Clinic – Winchester Cathedral

(Domino) UK release date: 23 August 2004


Clinic - Winchester Cathedral If I have to be proved utterly wrong in life, if I have to suffer a face liberally splattered with egg, then please let it be this way.

This is how I saw it – after lighting up the tail end of the ’90s with the spitting, tense, paranoid anger of their first three über-indie singles and the subsequent debut album’s headlong sprint through more hooks than your local DIY superstore, Clinic seemed to be gloriously living up to their initial concept: blood-splattered, operating theatre punk.

Then the magic seeped away. The garage-recorded sound of this first wave was replaced with a more spacious, carefully produced lounge-rock on their second long player, Walking With Thee. The crucial tense, sharp edges had gone. They’d grown up too early. All bands do one day – I got over it, I moved on.

The first single off Winchester Cathedral, The Magician, somewhat ironically did not suggest the old magic was about to come flooding back anytime soon. In isolation, it’s a Clinic-by-numbers jaunt that offers little new to those well used to the band’s unique sound. But heard amongst the glorious collection of gems that make up Winchester Cathedral, it sounds mighty fine.

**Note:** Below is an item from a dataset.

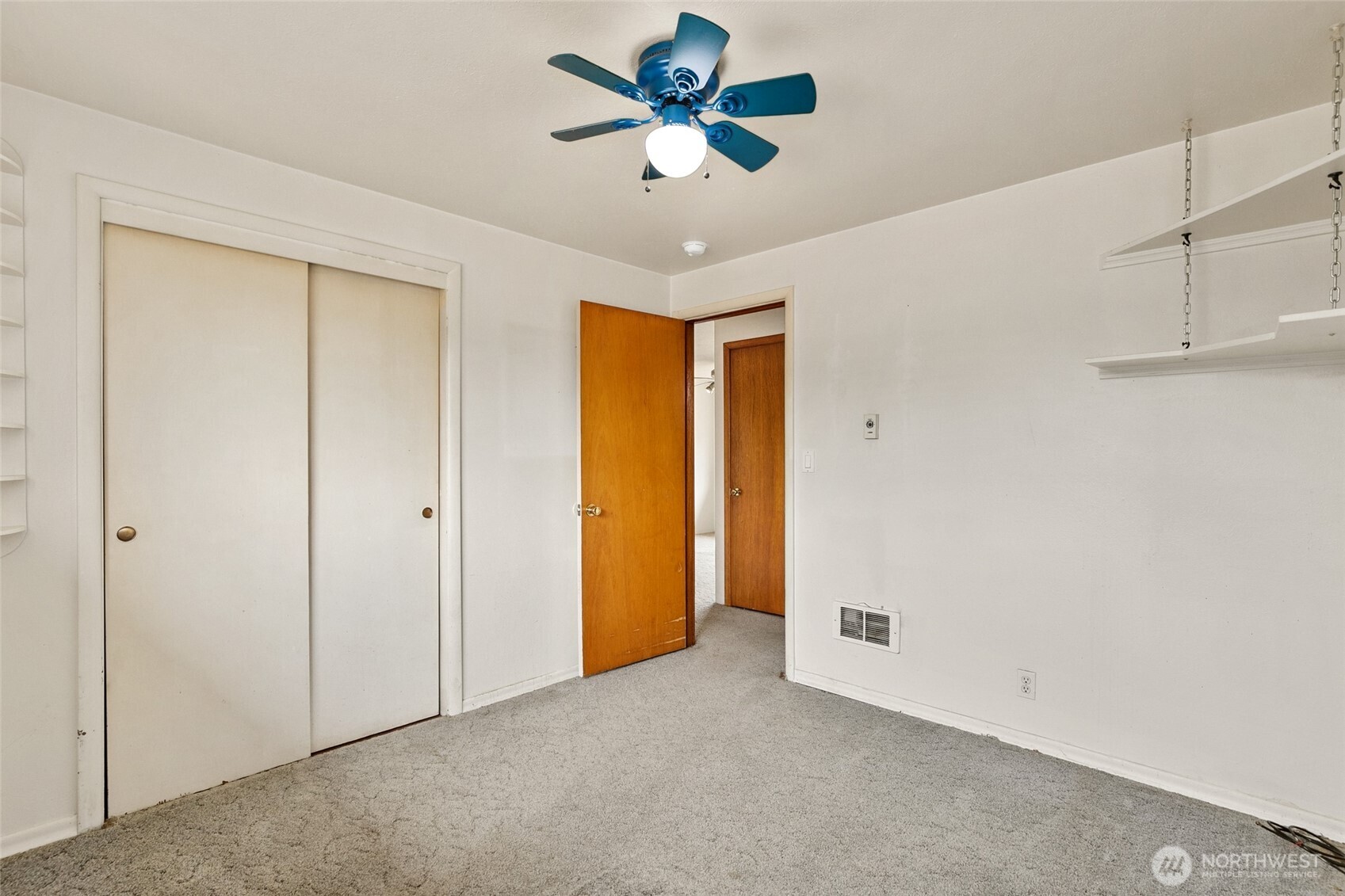682 S Broadway Property Photo 19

Yes: What we have here is a good, old-fashioned Return To Form. Opener Country Mile gets things moving nicely with a driving rhythm and jangling guitar loop supporting trusty melodica wails and Ade Blackburn’s unique brooding, vaguely demented vocals. Already it’s clear this is a more jagged, guitar-driven sound than Walking With Thee – a deliberate step back to basics. Other tracks illustrate this nicely alongside the aforementioned single – The Stooges stomp of WDYYB, the Beefheart-ed discordance of Vertical Take Off In Egypt and the mouthorgan mash-up of Thank You (For Living).

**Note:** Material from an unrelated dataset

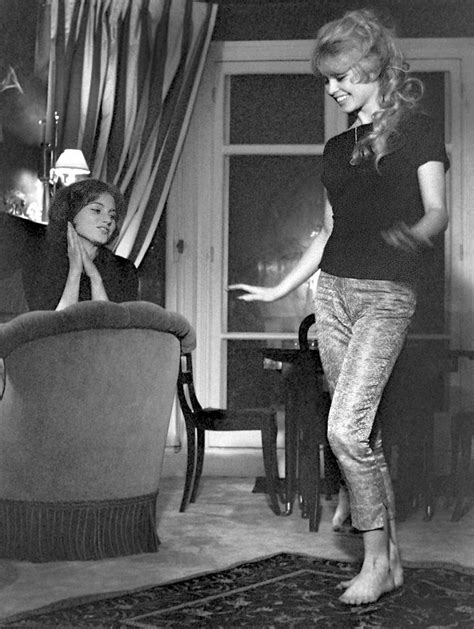 0 Brigitte Bardot With Sister Mijanou Marie Jeanne Bardot Actriz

Aside from the thrilling nature of these songs in their own right, they provide a perfect counterpoint to the simply breathtaking pop beauty elsewhere. Anne is the best ballad (for want of a better word) they’ve done since the debut album’s Distortions, with Blackburn’s vocal sounding on the very edge of emotional collapse. Home, sprinkled with the best use of sneezing in rock history, is the best ballad they’ve done since, erm, Anne; while the album highlight Falstaff is the best song they’ve ever done full stop.

Crucially, the lo-fi approach adds weight to the poignancy of the cold, claustrophobic music throughout. When sweet chords and heavenly wails collide with washboards, hisses, scrapes and whirrs, this band are at their very best.

Mention must also be made of the hurtling Circle Of Fifths, with a runaway staccato piano and, yet again, infectious melody, along with the weird and wonderful journey of August. Winchester Cathedral is certainly Clinic’s finest half hour.